[DOCUMENT SECTION Boundary: Start]

Environment

Public donations kindle new facility for threatened platypus

Edwina Mason16 June 2021
A person holding a platypus

A new Platypus Rescue and Rehabilitation Facility will be built in Sydney thanks to a $600,000 donation from RSPCA NSW. Photo: Supplied.

In the wake of heightened concerns about the threatened status of the iconic platypus comes the news the species is to have a second dedicated rescue and rehabilitation facility in NSW.

Thanks to plans by the Taronga Conservation Society Australia and RSPCA NSW, a new purpose-built facility will serve as a refuge for platypus requiring urgent care and respite at Taronga Zoo Sydney, courtesy of a $600,000 donation from RSPCA NSW.

This follows the announcement in March 2021 of a similar platypus rehab facility to be constructed at Taronga’s Western Plains Zoo at Dubbo using NSW Government funding.

Taronga is well known as a leader in the care of platypus, and during the Black Summer bushfires the organisation was called on to provide care and refuge for platypus from rescued drying waterways in the ACT’s Tidbinbilla Nature Reserve.

The platypus were later released back into their habitat.

Man holding platypus

The new Platypus Rescue and Rehabilitation Facility in Sydney is the second such facility to be constructed in NSW. The first was announced in March 2021 and will be build at Taronga’s Western Plains Zoo at Dubbo. Photo: Supplied.

The new state-of-the-art facility will significantly increase Taronga’s capacity to undertake emergency translocations in response to drought, fire or other threatening processes, and provide species-specific rehabilitation facilities for animals treated through Taronga’s wildlife hospital.

Once complete, the facility will be able to provide refuge and rehabilitation for nine to 12 platypus at any one time, dependent on sex ratio.

The RSPCA NSW’s donation was made possible by the outpouring of public support during the Black Summer bushfires through RSPCA NSW’s emergency appeal.

Taronga Conservation Society Australia chief executive officer Cameron Kerr said platypus are silent victims of climate change.

“Shy and enigmatic, platypus are rarely seen which means their decline has been hidden from public view,” he said.

“Sadly, pressures on their environment mean that more and more of these animals are being brought to us for help.

[DOCUMENT SECTION Boundary: End]
[DATA PROVIDED Boundary: Start]

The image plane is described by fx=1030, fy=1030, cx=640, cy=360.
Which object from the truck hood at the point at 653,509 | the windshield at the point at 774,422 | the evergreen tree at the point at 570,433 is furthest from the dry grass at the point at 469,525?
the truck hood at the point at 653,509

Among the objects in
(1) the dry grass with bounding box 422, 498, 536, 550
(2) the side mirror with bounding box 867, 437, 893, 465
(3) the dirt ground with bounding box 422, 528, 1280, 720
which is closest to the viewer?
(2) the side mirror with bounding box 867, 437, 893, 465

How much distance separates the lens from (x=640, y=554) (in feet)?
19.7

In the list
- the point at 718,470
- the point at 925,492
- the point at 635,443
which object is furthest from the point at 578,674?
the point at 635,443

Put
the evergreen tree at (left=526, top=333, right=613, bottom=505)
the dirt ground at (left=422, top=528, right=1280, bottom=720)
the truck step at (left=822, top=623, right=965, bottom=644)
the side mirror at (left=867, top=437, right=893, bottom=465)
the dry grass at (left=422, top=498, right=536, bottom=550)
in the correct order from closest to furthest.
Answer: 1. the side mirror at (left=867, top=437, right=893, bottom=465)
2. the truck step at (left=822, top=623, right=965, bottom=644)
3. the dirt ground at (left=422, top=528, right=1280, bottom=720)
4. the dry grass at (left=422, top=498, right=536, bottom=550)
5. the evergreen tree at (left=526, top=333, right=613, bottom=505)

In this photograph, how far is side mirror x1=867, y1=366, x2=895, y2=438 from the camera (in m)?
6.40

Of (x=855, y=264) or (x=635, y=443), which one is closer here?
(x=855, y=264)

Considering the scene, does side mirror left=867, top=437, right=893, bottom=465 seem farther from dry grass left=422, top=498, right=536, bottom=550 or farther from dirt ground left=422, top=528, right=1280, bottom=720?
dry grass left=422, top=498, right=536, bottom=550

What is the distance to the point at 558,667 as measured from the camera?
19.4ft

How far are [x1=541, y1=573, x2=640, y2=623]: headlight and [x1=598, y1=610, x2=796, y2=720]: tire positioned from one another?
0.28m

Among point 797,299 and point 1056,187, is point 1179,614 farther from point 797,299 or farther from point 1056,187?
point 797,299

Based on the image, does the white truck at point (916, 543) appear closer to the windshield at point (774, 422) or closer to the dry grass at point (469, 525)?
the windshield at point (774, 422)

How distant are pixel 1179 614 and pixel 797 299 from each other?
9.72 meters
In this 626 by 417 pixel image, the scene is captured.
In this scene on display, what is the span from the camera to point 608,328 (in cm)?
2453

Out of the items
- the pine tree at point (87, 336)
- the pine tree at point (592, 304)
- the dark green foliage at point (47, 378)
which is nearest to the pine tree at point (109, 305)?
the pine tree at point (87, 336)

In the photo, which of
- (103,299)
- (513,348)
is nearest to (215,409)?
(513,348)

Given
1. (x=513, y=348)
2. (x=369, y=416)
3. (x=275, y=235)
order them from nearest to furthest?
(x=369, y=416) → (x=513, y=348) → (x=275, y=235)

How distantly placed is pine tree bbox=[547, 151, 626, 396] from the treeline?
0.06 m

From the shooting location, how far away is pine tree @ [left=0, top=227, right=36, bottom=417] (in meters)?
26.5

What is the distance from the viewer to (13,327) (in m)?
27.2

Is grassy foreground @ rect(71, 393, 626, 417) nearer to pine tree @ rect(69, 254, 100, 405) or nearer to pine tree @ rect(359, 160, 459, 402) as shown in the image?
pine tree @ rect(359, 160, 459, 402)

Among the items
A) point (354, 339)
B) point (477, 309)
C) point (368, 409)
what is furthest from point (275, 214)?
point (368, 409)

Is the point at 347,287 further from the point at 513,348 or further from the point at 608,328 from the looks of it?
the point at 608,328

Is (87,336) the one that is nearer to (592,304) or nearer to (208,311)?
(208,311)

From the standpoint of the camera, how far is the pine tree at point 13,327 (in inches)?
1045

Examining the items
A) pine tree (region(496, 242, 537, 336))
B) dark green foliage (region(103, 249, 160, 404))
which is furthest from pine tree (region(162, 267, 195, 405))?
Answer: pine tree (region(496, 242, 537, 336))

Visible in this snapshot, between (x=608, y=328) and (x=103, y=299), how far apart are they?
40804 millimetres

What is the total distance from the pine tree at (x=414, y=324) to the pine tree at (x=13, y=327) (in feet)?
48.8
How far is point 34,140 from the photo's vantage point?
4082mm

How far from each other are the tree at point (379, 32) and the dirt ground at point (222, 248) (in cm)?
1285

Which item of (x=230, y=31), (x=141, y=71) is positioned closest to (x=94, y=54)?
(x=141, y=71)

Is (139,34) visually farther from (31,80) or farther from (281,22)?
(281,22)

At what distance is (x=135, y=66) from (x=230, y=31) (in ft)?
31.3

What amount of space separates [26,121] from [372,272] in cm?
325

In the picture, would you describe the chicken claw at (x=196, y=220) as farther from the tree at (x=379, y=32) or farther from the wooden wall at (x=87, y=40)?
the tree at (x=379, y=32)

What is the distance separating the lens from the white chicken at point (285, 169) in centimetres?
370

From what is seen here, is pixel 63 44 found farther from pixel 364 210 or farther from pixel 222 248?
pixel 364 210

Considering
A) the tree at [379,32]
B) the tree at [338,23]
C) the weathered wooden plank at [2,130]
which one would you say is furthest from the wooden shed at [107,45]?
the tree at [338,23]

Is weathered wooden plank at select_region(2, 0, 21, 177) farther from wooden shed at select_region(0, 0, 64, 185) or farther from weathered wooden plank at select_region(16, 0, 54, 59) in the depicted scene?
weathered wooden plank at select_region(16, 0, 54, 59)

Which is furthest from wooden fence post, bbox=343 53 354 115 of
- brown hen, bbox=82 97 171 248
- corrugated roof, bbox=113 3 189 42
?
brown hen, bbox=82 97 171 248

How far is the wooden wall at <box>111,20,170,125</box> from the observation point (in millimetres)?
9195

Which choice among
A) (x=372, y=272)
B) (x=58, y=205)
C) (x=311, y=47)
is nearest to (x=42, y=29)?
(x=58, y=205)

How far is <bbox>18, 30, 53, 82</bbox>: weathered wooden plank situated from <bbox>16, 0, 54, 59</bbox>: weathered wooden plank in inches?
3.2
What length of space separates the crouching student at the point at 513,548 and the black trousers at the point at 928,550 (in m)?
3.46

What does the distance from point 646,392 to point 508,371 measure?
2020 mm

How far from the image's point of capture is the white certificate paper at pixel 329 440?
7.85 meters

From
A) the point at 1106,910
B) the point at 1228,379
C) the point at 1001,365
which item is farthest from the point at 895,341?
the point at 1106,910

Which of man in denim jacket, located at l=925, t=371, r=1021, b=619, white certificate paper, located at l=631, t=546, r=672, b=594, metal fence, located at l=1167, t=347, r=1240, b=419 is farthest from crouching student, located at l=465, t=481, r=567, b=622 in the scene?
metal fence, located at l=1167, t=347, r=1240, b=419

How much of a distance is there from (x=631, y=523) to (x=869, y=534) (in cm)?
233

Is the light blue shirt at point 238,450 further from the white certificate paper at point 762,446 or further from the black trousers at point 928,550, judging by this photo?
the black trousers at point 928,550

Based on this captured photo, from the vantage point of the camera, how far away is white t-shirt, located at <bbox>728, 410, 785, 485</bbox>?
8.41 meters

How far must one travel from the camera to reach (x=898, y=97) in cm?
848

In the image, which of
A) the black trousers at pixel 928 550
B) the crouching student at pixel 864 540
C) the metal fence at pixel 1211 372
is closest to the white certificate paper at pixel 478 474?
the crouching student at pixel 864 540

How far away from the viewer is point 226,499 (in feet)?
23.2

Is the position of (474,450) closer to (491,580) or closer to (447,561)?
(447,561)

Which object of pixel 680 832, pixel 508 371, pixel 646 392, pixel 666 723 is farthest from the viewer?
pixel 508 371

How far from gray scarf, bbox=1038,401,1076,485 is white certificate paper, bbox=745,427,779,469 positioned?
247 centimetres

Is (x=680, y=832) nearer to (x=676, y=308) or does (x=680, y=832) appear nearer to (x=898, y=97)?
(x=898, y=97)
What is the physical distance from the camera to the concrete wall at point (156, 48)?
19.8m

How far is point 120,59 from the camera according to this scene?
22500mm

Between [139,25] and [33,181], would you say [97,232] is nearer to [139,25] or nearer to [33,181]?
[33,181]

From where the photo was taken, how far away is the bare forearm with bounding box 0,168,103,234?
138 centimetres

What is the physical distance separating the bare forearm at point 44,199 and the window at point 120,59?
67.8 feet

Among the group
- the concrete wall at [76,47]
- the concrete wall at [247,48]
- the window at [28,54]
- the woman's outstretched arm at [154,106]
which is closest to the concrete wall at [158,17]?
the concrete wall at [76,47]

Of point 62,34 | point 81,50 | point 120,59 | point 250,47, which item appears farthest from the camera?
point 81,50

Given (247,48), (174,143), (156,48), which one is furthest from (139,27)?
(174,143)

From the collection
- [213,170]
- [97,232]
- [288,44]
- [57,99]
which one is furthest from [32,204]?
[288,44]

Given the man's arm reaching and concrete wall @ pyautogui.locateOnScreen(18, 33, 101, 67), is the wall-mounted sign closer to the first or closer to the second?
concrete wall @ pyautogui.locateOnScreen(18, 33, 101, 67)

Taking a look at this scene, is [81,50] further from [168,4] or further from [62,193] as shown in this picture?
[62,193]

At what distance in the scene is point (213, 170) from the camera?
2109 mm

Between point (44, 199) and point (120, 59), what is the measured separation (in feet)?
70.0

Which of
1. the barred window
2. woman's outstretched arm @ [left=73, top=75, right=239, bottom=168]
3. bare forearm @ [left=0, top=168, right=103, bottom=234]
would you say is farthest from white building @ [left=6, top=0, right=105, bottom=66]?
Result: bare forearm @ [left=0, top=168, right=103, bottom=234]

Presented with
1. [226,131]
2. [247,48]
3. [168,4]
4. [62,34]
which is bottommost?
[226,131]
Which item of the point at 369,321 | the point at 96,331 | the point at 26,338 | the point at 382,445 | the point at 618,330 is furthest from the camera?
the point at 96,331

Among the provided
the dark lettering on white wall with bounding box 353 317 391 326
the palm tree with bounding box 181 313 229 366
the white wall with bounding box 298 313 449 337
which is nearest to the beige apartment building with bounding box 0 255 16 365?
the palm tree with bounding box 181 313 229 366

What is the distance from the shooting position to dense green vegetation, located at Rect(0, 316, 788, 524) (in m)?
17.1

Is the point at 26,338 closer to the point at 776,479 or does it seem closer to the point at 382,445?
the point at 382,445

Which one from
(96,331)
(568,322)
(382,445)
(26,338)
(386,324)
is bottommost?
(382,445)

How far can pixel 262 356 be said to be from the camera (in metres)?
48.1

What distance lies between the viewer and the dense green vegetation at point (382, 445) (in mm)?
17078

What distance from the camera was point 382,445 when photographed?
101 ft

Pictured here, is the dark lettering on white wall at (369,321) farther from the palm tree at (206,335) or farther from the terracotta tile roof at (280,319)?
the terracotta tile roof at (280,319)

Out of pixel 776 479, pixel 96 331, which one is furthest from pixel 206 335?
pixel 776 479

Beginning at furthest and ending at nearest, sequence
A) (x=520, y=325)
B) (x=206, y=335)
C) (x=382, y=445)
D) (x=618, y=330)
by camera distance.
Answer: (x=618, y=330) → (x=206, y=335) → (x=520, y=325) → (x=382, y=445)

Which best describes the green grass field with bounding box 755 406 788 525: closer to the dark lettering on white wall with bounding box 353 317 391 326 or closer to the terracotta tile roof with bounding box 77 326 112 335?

[DATA PROVIDED Boundary: End]

WORK TO COMPLETE → Retype the part of the platypus facility article starting with "Once complete, the" and going on through "of climate change.". The data here is separate from the platypus article and unrelated to it.

RESULT OF THE TASK →
Once complete, the facility will be able to provide refuge and rehabilitation for nine to 12 platypus at any one time, dependent on sex ratio.

The RSPCA NSW’s donation was made possible by the outpouring of public support during the Black Summer bushfires through RSPCA NSW’s emergency appeal.

Taronga Conservation Society Australia chief executive officer Cameron Kerr said platypus are silent victims of climate change.